Task prompt:
Give the listing below again exactly, but without any of its pictures.

Provided data:
------------------------------------------------------------------------

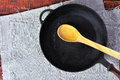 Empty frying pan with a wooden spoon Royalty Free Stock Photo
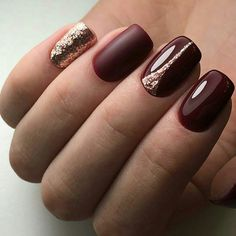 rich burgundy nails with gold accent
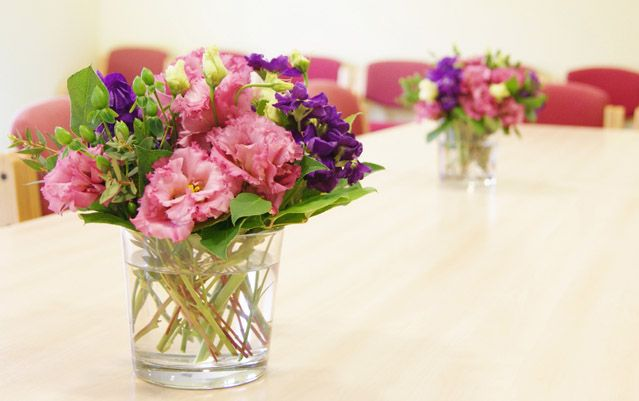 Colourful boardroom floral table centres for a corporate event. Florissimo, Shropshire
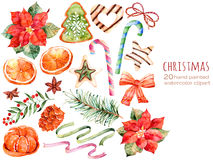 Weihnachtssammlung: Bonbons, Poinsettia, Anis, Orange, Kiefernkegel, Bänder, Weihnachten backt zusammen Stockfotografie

------------------------------------------------------------------------

Answer to the problem:
 Empty frying pan with a wooden spoon Royalty Free Stock Photo
 rich burgundy nails with gold accent
 Colourful boardroom floral table centres for a corporate event. Florissimo, Shropshire
 Weihnachtssammlung: Bonbons, Poinsettia, Anis, Orange, Kiefernkegel, Bänder, Weihnachten backt zusammen Stockfotografie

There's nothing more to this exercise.